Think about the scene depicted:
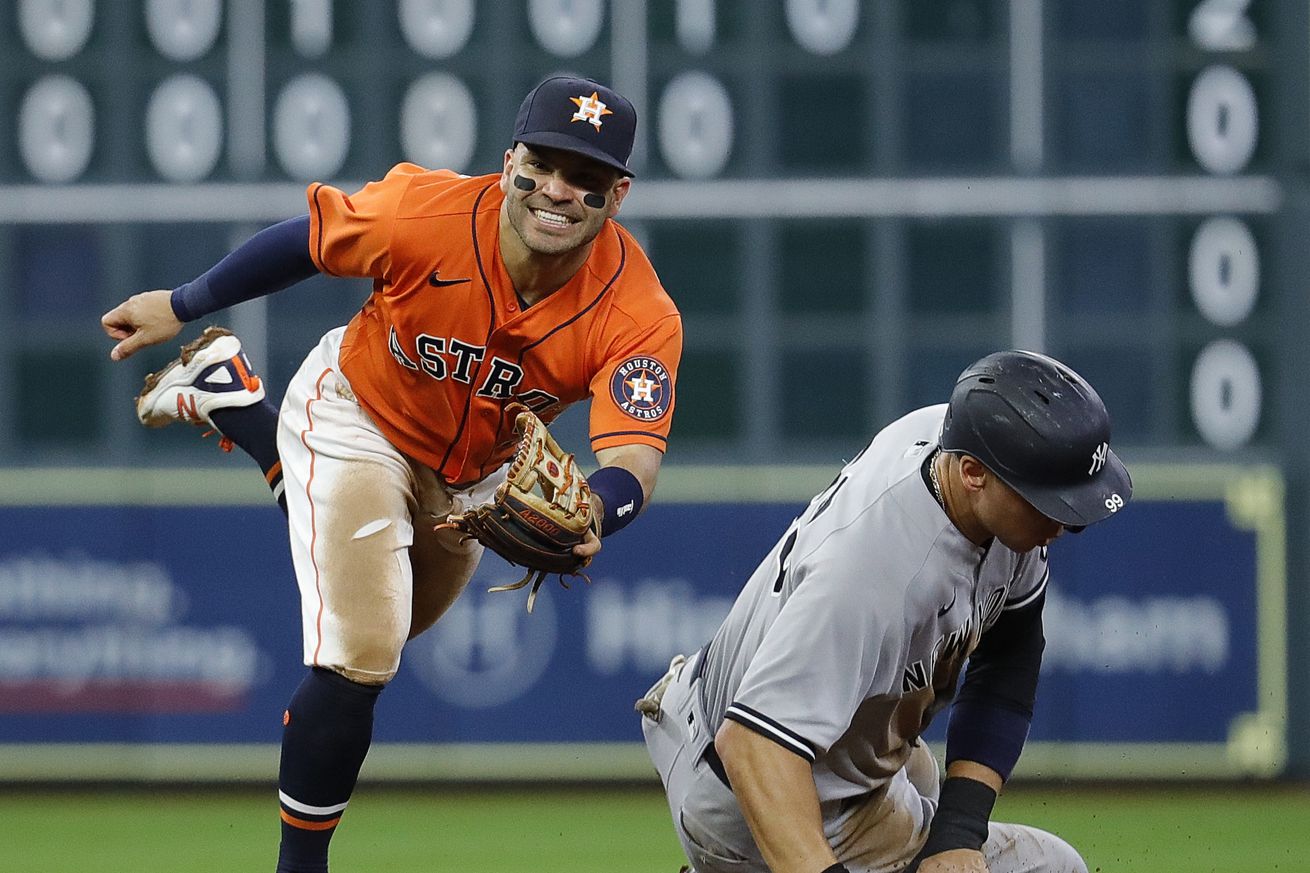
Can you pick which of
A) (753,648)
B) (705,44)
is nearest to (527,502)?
(753,648)

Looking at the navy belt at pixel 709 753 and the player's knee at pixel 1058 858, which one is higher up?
the navy belt at pixel 709 753

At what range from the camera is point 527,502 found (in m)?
3.35

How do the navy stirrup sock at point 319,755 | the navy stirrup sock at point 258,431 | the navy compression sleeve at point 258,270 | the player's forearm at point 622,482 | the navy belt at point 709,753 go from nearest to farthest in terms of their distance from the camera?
the navy belt at point 709,753, the player's forearm at point 622,482, the navy stirrup sock at point 319,755, the navy compression sleeve at point 258,270, the navy stirrup sock at point 258,431

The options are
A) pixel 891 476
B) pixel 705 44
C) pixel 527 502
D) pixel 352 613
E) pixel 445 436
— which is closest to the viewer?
pixel 891 476

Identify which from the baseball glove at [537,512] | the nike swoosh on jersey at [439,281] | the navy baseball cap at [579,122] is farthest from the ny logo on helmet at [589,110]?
the baseball glove at [537,512]

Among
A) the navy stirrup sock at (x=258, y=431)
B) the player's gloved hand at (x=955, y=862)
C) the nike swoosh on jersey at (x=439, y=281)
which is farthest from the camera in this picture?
the navy stirrup sock at (x=258, y=431)

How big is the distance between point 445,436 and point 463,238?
43cm

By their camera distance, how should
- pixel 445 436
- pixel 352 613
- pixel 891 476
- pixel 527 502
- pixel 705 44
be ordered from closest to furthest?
pixel 891 476 → pixel 527 502 → pixel 352 613 → pixel 445 436 → pixel 705 44

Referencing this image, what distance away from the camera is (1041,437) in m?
2.87

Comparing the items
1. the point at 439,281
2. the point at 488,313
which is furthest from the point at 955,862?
the point at 439,281

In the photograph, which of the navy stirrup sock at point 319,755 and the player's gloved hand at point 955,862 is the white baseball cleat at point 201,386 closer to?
the navy stirrup sock at point 319,755

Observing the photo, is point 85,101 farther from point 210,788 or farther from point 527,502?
point 527,502

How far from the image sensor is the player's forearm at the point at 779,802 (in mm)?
2799

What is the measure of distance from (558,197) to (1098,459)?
123 cm
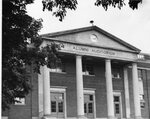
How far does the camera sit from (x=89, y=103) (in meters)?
37.3

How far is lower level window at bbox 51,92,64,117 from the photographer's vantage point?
3462 cm

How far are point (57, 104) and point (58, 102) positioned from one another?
0.26 metres

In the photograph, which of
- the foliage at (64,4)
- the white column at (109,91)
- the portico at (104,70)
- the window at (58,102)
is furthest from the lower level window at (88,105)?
the foliage at (64,4)

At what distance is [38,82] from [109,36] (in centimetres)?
983

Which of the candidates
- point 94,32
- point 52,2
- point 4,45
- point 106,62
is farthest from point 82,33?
point 52,2

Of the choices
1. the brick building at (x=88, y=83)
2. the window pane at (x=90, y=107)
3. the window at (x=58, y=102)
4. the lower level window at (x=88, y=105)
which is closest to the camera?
the brick building at (x=88, y=83)

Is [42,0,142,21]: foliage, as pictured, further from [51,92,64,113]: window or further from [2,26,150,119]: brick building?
[51,92,64,113]: window

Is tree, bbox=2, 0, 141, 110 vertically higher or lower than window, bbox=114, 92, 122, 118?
higher

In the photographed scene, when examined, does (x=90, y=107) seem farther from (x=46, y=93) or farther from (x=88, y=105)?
(x=46, y=93)

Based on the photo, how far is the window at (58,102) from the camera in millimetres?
34625

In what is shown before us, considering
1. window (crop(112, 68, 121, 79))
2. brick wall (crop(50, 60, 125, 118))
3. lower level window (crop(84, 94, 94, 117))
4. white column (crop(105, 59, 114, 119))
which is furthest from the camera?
window (crop(112, 68, 121, 79))

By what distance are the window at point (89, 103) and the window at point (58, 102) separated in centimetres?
280

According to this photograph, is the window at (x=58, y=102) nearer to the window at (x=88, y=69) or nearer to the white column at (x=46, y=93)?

+++

> _Directive_
Can you copy every entry above word for word, leaving out the pictures?

> _Full response_
Think about the scene depicted:
Can you pick which of
A) (753,648)
B) (705,44)
is nearest to (527,502)?
(753,648)

Looking at the navy belt at pixel 709 753 and the player's knee at pixel 1058 858, which one is higher up?
the navy belt at pixel 709 753

At what range from the camera is point 527,502 found (in m)?
3.35

How do the navy stirrup sock at point 319,755 | the navy stirrup sock at point 258,431 | the navy compression sleeve at point 258,270 | the player's forearm at point 622,482 | the navy belt at point 709,753 go from nearest to farthest in terms of their distance from the camera?
the navy belt at point 709,753, the player's forearm at point 622,482, the navy stirrup sock at point 319,755, the navy compression sleeve at point 258,270, the navy stirrup sock at point 258,431

The options are
A) pixel 891 476
B) pixel 705 44
C) pixel 527 502
D) pixel 352 613
E) pixel 445 436
— which is closest to the viewer?
pixel 891 476

Identify which from the baseball glove at [537,512] | the nike swoosh on jersey at [439,281] | the navy baseball cap at [579,122] is farthest from the ny logo on helmet at [589,110]?
the baseball glove at [537,512]

Among
A) the navy stirrup sock at (x=258, y=431)
B) the player's gloved hand at (x=955, y=862)
C) the nike swoosh on jersey at (x=439, y=281)
which is farthest from the camera in this picture?
the navy stirrup sock at (x=258, y=431)

How big is the distance between point 445,436 and point 463,238?
43cm

By their camera distance, how should
- pixel 445 436
- pixel 352 613
- pixel 891 476
- pixel 527 502
- pixel 705 44
be ordered from closest to furthest?
pixel 891 476 → pixel 527 502 → pixel 352 613 → pixel 445 436 → pixel 705 44

Referencing this image, what distance away from the camera is (1041,437) in m?
2.87

Comparing the items
1. the point at 439,281
2. the point at 488,313
which is furthest from the point at 955,862?
the point at 439,281

In the photograph, which of the navy stirrup sock at point 319,755 and the player's gloved hand at point 955,862 is the white baseball cleat at point 201,386 closer to?
the navy stirrup sock at point 319,755

Observing the photo, is point 85,101 farther from point 210,788 or farther from point 527,502?
point 527,502

How far from the image sensor is the player's forearm at the point at 779,802 (in mm)?
2799

What is the measure of distance from (558,197) to (1098,459)?
123 cm
How far does the camera sit from (x=89, y=103) (in meters)?
37.3

How far is lower level window at bbox 51,92,64,117 from the photographer's vantage point?
3462 cm

How far are point (57, 104) and point (58, 102) positioned from one another?
0.26 metres

In the photograph, which of
- the foliage at (64,4)
- the white column at (109,91)
- the portico at (104,70)
- the window at (58,102)
is furthest from the lower level window at (88,105)?
the foliage at (64,4)

At what distance is [38,82] from [109,36] (in centimetres)?
983

Which of the candidates
- point 94,32
- point 52,2
- point 4,45
- point 106,62
is farthest from point 82,33?
point 52,2

Of the choices
1. the brick building at (x=88, y=83)
2. the window pane at (x=90, y=107)
3. the window at (x=58, y=102)
4. the lower level window at (x=88, y=105)
which is closest to the camera?
the brick building at (x=88, y=83)

Is [42,0,142,21]: foliage, as pictured, further from [51,92,64,113]: window or further from [2,26,150,119]: brick building?
[51,92,64,113]: window

Is tree, bbox=2, 0, 141, 110 vertically higher or lower than window, bbox=114, 92, 122, 118?
higher

In the photographed scene, when examined, does (x=90, y=107) seem farther from (x=46, y=93) or farther from (x=88, y=105)?
(x=46, y=93)

Based on the photo, how far is the window at (58,102) from the camera in millimetres?
34625

In what is shown before us, considering
1. window (crop(112, 68, 121, 79))
2. brick wall (crop(50, 60, 125, 118))
3. lower level window (crop(84, 94, 94, 117))
4. white column (crop(105, 59, 114, 119))
which is furthest from the camera?
window (crop(112, 68, 121, 79))

By what distance are the window at point (89, 103) and the window at point (58, 102) separated in centimetres?
280

According to this photograph, is the window at (x=58, y=102) nearer to the window at (x=88, y=69) or nearer to the white column at (x=46, y=93)?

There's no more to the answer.